A group on Oxford City Council’s scrutiny committee has said it will be asking Thames Water exactly how it plans to upgrade the network which the water giant admits is struggling to cope.
In August last year, Thames Water – which wants to hike bills by eight per cent – admitted the network in Oxford was at bursting point.
And it has since raised concerns about important developments such as the 900-home Barton West scheme and the redevelopment of the Westgate Centre, claiming the existing infrastructure could not cope after their completion.
City councillor Roy Darke, who is a member of the group, said Thames Water needed to do more. He said: “Thames Water has agreed that there is an infrastructure problem and they own an antiquated system which is starting to creak.
“What we now want to do is to take that forward and ask Thames Water what their plans are to improve the network.
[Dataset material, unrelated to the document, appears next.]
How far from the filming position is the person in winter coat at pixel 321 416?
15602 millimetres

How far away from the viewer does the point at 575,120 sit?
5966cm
If nothing is done, the system will only get more antiquated and it is well past its sell-by date already.
“We need to stop the abomination of flooding in the streets and in people’s houses and gardens.”
Northway resident Betty Fletcher said: “We get hit by flooding quite a lot and when we got hit last year it was sewage, which was absolutely appalling.
“They are spending all this money up in London and we are paying for it. “Thames Water has got to do something. It has got to stand up and be counted.”
Thames Water has already drawn up its draft business plan for 2015 to 2020, but the only reference to plans for Oxford are improving the city’s sewage works – with no detail on how it will be done.
However, in London the company is proposing a 25km tunnel running underneath the Thames which will store and transport raw sewage and rainwater that is currently overflowing.
The company had wanted to increase the cost of bills across the Thames Valley by an average of £100 to pay for this scheme and while this was rejected by Ofwat, Thames Water has said it will be appealing.
Thames Water spokesman Sarah Sharpe said: “Earlier this year, we consulted on our business plan for 2015-2020.
“We’re currently reviewing all feedback and will be submitting our final business plan to our regulator Ofwat in December.”